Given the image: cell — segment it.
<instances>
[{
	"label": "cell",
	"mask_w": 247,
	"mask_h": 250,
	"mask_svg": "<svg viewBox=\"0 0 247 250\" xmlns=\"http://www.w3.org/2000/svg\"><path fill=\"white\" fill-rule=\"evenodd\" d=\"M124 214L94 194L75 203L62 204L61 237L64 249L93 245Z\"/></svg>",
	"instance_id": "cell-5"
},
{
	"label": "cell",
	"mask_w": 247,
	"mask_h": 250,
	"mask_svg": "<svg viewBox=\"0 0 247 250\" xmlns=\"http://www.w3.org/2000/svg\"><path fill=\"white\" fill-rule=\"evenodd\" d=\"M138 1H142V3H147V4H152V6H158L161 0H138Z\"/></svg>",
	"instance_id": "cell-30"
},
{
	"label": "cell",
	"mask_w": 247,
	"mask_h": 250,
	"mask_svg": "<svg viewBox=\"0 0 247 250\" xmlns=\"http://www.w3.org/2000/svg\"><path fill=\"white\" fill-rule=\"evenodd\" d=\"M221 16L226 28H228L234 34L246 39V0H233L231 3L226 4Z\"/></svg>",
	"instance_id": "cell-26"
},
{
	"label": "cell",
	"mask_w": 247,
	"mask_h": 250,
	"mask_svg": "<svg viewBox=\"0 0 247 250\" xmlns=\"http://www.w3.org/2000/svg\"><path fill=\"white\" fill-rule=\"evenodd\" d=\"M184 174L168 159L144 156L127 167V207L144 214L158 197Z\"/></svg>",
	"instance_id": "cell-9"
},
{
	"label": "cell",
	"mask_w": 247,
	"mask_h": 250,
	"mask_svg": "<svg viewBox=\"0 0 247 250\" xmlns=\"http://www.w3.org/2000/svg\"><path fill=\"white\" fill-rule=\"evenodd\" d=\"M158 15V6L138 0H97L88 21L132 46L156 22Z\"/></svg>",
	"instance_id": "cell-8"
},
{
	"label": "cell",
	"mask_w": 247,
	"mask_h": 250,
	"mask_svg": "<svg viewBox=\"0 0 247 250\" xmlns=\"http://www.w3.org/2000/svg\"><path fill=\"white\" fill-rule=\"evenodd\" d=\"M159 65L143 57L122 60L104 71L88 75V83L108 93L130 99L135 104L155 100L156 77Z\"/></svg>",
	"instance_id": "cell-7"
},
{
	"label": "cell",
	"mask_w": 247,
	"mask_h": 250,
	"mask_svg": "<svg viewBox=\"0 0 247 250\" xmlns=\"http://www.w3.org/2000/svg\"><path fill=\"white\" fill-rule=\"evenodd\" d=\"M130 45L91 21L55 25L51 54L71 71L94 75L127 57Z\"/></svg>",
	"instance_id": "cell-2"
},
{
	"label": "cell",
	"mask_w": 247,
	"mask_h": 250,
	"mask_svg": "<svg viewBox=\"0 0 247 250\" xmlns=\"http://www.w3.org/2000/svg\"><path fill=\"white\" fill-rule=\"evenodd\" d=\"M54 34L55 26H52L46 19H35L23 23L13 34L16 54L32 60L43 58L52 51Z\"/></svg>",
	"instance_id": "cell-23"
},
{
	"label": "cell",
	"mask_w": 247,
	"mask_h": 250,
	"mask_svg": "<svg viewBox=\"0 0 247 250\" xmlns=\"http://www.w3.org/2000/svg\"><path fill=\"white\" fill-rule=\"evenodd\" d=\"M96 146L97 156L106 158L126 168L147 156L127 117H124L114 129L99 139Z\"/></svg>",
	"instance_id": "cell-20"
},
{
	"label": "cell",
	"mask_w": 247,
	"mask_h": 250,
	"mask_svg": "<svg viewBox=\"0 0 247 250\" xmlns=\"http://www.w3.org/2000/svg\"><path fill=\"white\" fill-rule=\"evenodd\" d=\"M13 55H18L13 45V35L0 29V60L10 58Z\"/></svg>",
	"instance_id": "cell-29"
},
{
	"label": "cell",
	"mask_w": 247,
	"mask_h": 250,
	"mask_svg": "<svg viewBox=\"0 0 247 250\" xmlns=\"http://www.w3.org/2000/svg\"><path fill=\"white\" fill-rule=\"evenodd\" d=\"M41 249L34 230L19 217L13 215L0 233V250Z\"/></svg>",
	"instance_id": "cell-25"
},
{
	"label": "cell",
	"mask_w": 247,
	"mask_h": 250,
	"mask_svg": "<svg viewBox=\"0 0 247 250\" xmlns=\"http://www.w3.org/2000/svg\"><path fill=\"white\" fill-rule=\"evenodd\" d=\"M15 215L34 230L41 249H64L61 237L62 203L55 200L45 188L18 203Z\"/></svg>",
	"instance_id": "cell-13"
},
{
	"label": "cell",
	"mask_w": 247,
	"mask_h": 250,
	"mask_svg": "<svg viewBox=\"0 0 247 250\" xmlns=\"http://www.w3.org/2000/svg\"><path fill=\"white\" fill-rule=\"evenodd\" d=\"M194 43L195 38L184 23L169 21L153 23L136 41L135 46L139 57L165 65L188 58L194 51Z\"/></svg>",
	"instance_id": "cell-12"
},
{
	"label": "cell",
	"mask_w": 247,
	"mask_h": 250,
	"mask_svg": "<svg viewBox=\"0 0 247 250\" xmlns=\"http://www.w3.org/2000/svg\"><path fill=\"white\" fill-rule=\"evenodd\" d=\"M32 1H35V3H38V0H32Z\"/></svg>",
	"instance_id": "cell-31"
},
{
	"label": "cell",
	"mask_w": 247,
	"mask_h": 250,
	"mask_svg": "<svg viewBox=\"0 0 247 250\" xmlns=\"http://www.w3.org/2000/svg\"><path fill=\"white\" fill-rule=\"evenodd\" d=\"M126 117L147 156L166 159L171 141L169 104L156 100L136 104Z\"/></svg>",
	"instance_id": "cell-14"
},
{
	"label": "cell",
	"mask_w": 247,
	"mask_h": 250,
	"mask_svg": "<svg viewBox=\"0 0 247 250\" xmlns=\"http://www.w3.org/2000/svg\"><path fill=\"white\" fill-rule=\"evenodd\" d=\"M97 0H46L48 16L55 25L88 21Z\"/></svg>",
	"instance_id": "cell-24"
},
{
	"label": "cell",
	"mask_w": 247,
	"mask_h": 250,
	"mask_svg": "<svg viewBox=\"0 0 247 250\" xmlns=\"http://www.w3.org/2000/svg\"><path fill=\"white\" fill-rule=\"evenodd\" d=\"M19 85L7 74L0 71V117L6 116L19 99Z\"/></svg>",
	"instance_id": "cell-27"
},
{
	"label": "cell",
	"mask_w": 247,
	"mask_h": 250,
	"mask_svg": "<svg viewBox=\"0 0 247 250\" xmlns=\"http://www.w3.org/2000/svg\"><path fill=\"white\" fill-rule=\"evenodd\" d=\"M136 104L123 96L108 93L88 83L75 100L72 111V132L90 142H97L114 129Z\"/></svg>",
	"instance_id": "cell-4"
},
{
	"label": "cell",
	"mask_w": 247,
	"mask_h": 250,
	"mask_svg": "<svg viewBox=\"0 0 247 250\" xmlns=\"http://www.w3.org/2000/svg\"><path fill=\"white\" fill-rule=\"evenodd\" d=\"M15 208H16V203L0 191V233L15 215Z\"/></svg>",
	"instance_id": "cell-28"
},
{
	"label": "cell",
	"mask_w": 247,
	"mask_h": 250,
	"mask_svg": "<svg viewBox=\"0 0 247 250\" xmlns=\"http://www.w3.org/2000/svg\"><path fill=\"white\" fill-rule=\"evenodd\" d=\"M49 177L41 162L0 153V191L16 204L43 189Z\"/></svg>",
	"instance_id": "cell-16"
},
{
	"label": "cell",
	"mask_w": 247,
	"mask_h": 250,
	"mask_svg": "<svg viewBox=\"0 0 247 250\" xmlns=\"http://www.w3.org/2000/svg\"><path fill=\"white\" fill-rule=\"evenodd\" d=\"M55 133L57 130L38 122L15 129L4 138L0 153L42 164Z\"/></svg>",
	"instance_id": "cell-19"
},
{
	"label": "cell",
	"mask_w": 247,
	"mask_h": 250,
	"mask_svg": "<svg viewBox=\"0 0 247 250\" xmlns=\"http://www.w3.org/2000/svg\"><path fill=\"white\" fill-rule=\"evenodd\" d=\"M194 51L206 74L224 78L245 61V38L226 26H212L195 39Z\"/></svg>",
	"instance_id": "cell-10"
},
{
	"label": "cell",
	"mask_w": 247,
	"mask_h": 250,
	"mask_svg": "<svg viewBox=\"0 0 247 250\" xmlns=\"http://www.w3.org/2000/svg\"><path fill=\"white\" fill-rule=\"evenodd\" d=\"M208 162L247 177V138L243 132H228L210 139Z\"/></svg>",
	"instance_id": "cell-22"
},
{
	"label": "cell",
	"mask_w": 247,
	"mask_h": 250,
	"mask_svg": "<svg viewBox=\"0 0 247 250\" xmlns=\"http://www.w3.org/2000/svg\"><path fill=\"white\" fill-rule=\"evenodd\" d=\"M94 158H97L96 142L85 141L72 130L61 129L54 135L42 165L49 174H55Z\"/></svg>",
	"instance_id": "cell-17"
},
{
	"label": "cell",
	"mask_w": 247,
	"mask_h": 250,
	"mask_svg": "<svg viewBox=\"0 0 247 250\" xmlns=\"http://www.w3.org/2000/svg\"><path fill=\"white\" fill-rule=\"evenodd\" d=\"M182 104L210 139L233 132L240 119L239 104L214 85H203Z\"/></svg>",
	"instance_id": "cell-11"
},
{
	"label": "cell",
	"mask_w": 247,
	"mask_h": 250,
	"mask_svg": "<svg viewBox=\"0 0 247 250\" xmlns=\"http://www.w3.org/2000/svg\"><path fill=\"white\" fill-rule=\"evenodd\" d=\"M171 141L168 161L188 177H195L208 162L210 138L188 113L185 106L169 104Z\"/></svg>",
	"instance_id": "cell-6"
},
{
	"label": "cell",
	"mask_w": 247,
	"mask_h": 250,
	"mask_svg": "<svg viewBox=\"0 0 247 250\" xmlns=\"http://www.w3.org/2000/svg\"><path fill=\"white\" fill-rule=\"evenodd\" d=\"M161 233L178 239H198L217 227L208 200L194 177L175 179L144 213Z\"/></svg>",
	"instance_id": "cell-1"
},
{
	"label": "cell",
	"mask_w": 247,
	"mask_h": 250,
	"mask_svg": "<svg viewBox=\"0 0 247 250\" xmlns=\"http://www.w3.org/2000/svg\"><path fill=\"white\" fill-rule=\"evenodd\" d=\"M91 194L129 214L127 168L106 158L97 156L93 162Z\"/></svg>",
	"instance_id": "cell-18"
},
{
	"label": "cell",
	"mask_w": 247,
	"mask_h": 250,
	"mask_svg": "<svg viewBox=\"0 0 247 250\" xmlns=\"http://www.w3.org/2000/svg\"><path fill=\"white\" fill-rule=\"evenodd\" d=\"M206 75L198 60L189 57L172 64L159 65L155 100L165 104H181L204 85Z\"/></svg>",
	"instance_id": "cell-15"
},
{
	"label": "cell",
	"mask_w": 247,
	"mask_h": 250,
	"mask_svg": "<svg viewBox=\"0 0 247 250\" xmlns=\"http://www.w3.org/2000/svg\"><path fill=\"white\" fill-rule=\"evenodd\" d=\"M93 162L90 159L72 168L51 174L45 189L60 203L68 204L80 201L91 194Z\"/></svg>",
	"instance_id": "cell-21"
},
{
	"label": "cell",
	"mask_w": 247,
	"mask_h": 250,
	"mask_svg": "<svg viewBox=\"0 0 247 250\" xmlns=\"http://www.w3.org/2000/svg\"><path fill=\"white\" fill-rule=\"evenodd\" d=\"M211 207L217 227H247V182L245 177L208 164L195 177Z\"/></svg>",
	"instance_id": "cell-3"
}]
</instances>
▬▬▬▬▬▬▬▬▬▬
- [What to do]: Rewrite the span from the first line through the line containing "65L143 57L122 60L104", inclusive, changing every "mask_svg" to "outline_svg" and leaving everything else unchanged. Return only those lines.

- [Task solution]:
Given the image: cell — segment it.
<instances>
[{
	"label": "cell",
	"mask_w": 247,
	"mask_h": 250,
	"outline_svg": "<svg viewBox=\"0 0 247 250\" xmlns=\"http://www.w3.org/2000/svg\"><path fill=\"white\" fill-rule=\"evenodd\" d=\"M124 214L94 194L75 203L62 204L61 237L64 249L93 245Z\"/></svg>",
	"instance_id": "cell-5"
},
{
	"label": "cell",
	"mask_w": 247,
	"mask_h": 250,
	"outline_svg": "<svg viewBox=\"0 0 247 250\" xmlns=\"http://www.w3.org/2000/svg\"><path fill=\"white\" fill-rule=\"evenodd\" d=\"M138 1H142V3H147V4H152V6H158L161 0H138Z\"/></svg>",
	"instance_id": "cell-30"
},
{
	"label": "cell",
	"mask_w": 247,
	"mask_h": 250,
	"outline_svg": "<svg viewBox=\"0 0 247 250\" xmlns=\"http://www.w3.org/2000/svg\"><path fill=\"white\" fill-rule=\"evenodd\" d=\"M221 16L226 28H228L234 34L246 39V0H233L231 3L226 4Z\"/></svg>",
	"instance_id": "cell-26"
},
{
	"label": "cell",
	"mask_w": 247,
	"mask_h": 250,
	"outline_svg": "<svg viewBox=\"0 0 247 250\" xmlns=\"http://www.w3.org/2000/svg\"><path fill=\"white\" fill-rule=\"evenodd\" d=\"M184 174L168 159L144 156L127 167V207L144 214L158 197Z\"/></svg>",
	"instance_id": "cell-9"
},
{
	"label": "cell",
	"mask_w": 247,
	"mask_h": 250,
	"outline_svg": "<svg viewBox=\"0 0 247 250\" xmlns=\"http://www.w3.org/2000/svg\"><path fill=\"white\" fill-rule=\"evenodd\" d=\"M158 15V6L138 0H97L88 21L132 46L156 22Z\"/></svg>",
	"instance_id": "cell-8"
},
{
	"label": "cell",
	"mask_w": 247,
	"mask_h": 250,
	"outline_svg": "<svg viewBox=\"0 0 247 250\" xmlns=\"http://www.w3.org/2000/svg\"><path fill=\"white\" fill-rule=\"evenodd\" d=\"M159 65L143 57L122 60L104 71L88 75V83L108 93L130 99L135 104L155 100L156 77Z\"/></svg>",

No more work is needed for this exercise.